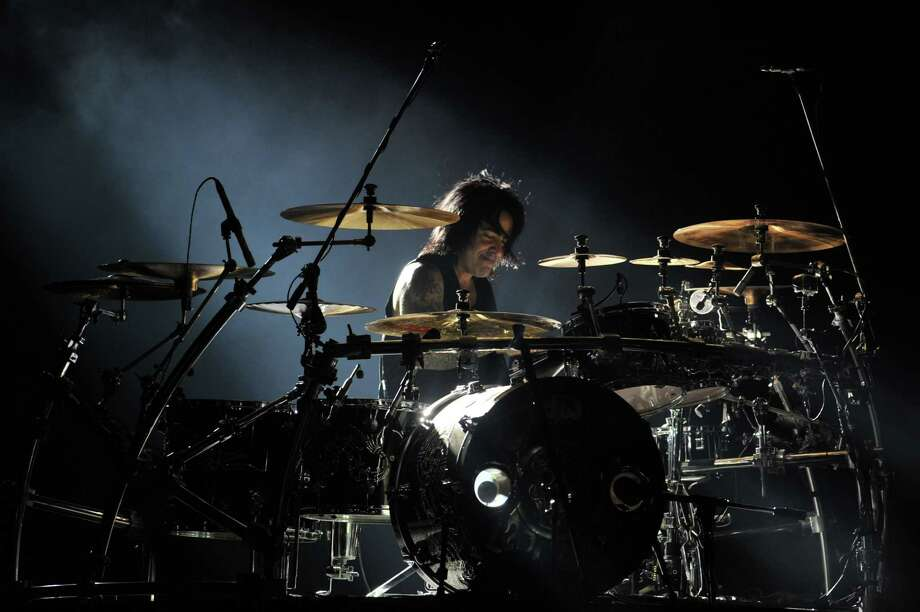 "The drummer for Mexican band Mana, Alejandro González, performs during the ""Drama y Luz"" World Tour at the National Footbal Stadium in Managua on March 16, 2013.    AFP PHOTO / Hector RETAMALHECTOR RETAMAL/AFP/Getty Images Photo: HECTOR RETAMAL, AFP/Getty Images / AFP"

—————

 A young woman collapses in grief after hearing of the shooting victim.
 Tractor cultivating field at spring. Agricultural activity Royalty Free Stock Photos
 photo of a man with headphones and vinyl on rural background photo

—————

Taking the lines above, repeat exactly those from the line that contains "A young woman" through the line that contains "photo of a man", and both of those lines as well. Include nothing else.

◆ WRITTEN RESPONSE:
 A young woman collapses in grief after hearing of the shooting victim.
 Tractor cultivating field at spring. Agricultural activity Royalty Free Stock Photos
 photo of a man with headphones and vinyl on rural background photo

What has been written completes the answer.